People are fed up with the way things are going. There’s a growing sense that things are falling apart, not just metaphorically but literally. From a divided government paralysed by trying to deliver Brexit through to people feeling ripped off at every turn and seeing the infrastructure around them starting to fail and crumble, there’s a sense that nothing works in the way it should. This ranges from extortionate parking charges at hospitals and overpriced, overcrowded rail services, increasingly unaffordable and inadequate housing through to pot holed roads that never seem to get mended and the likes of UK Power Networks leaving a block of flats relying on noisy diesel generators as they struggle to find a fault in the electricity supply over the Xmas period. When all of this is coupled with a growing sense of anxiety about the consequences of climate change, it could be argued that we’re in the early stages of a process of collapse.

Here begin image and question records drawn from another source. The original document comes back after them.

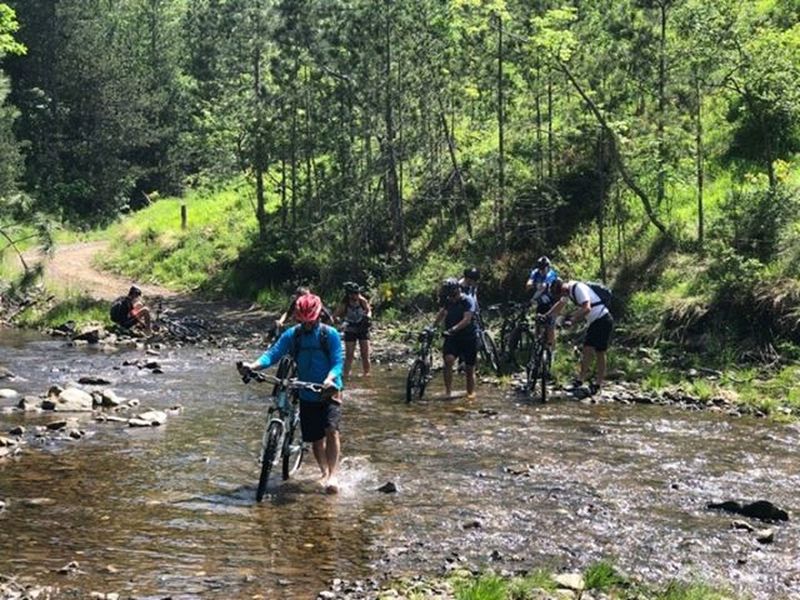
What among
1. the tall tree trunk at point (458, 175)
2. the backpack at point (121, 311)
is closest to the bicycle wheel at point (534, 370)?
the tall tree trunk at point (458, 175)

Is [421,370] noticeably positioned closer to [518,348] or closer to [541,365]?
[541,365]

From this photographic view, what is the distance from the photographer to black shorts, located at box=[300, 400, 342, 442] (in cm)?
1045

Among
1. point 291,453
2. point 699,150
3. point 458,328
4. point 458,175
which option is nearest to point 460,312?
point 458,328

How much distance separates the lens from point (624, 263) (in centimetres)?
2378

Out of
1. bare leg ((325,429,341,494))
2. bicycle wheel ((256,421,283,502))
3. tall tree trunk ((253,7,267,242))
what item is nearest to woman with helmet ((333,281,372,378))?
bare leg ((325,429,341,494))

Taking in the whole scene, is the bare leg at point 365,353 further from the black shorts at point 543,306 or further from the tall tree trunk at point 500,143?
Answer: the tall tree trunk at point 500,143

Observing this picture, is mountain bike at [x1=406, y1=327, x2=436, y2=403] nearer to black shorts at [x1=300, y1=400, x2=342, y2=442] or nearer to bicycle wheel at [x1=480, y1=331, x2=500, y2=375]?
bicycle wheel at [x1=480, y1=331, x2=500, y2=375]

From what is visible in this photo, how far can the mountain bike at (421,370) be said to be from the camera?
1650cm

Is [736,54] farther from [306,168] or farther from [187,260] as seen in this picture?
[187,260]

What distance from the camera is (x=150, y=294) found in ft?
117

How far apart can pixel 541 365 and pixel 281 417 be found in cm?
753

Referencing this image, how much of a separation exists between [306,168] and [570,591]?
29.6m

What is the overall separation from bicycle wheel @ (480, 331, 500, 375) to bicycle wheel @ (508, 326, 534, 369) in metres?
0.53

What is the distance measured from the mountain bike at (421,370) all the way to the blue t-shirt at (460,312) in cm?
43
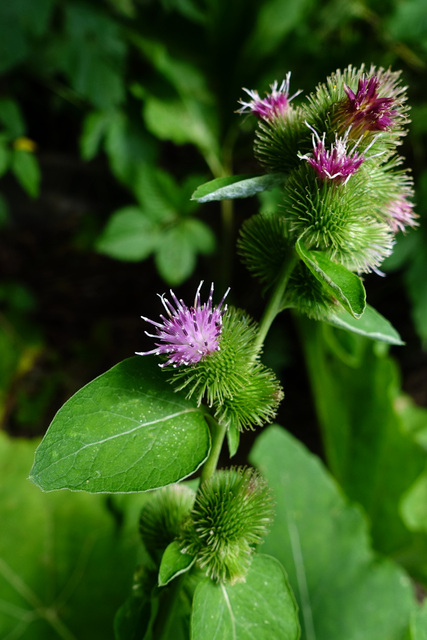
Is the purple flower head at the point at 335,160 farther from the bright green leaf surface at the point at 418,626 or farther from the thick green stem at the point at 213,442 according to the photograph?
the bright green leaf surface at the point at 418,626

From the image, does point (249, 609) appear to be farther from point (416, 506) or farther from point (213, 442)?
point (416, 506)

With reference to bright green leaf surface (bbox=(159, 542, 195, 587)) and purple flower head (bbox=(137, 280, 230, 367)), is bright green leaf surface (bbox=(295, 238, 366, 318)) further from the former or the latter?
bright green leaf surface (bbox=(159, 542, 195, 587))

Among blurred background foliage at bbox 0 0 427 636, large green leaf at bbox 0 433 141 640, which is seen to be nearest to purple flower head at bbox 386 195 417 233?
blurred background foliage at bbox 0 0 427 636

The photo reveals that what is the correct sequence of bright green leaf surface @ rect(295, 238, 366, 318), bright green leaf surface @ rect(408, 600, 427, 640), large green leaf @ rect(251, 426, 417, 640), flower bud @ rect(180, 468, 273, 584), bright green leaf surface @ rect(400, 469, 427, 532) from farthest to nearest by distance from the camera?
1. bright green leaf surface @ rect(400, 469, 427, 532)
2. large green leaf @ rect(251, 426, 417, 640)
3. bright green leaf surface @ rect(408, 600, 427, 640)
4. flower bud @ rect(180, 468, 273, 584)
5. bright green leaf surface @ rect(295, 238, 366, 318)

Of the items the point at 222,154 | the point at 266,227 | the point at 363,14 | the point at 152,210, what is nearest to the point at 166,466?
the point at 266,227

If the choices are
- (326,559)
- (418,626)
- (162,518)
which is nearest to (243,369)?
(162,518)
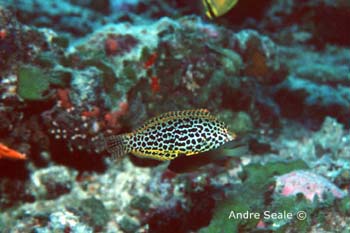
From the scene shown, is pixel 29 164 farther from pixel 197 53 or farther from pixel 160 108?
pixel 197 53

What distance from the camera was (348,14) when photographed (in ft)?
33.0

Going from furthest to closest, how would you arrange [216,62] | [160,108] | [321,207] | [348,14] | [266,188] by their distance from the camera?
[348,14]
[216,62]
[160,108]
[266,188]
[321,207]

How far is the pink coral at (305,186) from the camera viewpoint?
462cm

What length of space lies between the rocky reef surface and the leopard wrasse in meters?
0.28

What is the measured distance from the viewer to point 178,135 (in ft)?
11.5

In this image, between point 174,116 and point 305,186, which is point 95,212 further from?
point 305,186

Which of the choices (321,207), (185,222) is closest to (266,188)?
(321,207)

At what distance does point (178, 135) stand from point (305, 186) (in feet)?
6.67

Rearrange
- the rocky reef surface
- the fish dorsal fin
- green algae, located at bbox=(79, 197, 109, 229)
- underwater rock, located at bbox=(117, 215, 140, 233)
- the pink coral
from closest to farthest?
the fish dorsal fin, the rocky reef surface, the pink coral, green algae, located at bbox=(79, 197, 109, 229), underwater rock, located at bbox=(117, 215, 140, 233)

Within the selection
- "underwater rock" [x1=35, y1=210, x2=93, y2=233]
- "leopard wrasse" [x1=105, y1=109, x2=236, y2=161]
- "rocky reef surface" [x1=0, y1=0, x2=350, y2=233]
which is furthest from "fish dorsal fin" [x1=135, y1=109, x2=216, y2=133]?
"underwater rock" [x1=35, y1=210, x2=93, y2=233]

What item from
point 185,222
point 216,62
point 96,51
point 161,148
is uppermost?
point 96,51

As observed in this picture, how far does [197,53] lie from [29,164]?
2.93 metres

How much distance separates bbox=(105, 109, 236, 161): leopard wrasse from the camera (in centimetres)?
349

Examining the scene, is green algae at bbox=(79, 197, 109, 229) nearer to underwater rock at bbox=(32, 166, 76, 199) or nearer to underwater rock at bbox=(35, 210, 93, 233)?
underwater rock at bbox=(32, 166, 76, 199)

Anger, despair, unease… People are looking at what’s going on around them and feeling a mixture of these emotions. Will this translate into manifestations of dissent on the streets and the emergence of a movement that will bring about real change? There are a number of crunch points coming up in 2019, one of could potentially be the disruption and chaos caused by blundering into a no deal Brexit. Any one of those crunch points could provoke unexpected and unpredictable manifestations of anger from a lot of people. Whether that anger eventually gets directed towards a radical movement for progressive system change or is instead hi-jacked by the forces of reaction is a moot point. As stated at the start of this piece, there’s everything to play for in 2019 and everything to lose as well.